» **What you are asked to do**: Copy out every line in the records below that contains the word "rocky". Only count matches with the same upper and lower case.

» **Provided data**:
########################################

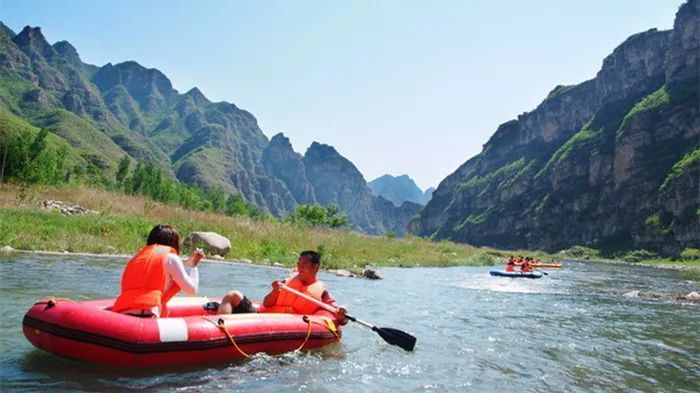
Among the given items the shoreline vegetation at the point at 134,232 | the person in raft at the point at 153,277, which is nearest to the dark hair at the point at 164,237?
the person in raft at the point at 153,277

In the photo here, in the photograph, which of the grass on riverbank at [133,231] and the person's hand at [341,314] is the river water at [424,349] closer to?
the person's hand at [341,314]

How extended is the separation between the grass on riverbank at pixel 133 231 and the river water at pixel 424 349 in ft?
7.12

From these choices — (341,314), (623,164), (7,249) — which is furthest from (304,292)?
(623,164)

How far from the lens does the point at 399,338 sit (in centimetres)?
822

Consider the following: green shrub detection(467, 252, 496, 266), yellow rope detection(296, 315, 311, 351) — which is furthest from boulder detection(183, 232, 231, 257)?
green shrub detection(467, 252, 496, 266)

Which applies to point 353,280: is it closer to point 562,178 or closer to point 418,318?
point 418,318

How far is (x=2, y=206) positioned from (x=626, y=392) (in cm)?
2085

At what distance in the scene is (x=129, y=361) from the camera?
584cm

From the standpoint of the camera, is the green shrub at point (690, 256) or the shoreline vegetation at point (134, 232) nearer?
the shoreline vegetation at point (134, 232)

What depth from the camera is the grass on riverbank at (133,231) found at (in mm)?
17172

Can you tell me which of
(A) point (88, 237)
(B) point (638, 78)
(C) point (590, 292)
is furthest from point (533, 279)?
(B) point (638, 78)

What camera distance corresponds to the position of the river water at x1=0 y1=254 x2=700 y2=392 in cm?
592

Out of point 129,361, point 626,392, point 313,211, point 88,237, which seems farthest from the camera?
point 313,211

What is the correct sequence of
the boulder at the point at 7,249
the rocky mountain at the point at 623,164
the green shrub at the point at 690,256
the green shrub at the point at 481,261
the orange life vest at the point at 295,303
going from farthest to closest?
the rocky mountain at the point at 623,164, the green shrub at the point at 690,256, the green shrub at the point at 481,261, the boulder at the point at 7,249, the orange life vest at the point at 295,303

########################################

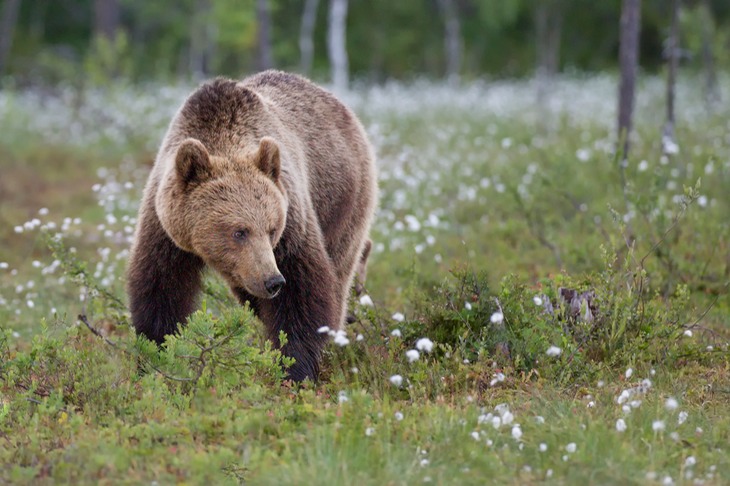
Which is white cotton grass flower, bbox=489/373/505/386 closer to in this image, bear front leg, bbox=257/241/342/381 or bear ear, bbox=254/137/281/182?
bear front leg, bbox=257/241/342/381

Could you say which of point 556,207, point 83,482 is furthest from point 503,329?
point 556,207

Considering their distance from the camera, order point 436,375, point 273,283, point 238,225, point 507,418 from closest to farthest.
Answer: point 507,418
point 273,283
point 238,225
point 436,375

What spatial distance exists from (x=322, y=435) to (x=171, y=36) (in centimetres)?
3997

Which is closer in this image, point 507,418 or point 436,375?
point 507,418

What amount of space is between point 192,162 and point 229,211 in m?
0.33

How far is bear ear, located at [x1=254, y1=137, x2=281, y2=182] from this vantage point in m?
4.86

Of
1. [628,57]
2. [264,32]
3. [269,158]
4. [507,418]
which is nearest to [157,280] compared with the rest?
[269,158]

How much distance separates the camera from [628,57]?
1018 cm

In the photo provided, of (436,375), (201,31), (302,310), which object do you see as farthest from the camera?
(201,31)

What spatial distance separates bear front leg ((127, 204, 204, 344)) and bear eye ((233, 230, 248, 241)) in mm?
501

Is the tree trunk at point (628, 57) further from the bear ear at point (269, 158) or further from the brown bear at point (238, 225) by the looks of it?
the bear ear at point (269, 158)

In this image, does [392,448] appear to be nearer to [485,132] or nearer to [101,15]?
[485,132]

########################################

» **Answer to this task**:
the rocky mountain at the point at 623,164
the rocky mountain at the point at 623,164, the green shrub at the point at 690,256, the green shrub at the point at 481,261, the boulder at the point at 7,249, the orange life vest at the point at 295,303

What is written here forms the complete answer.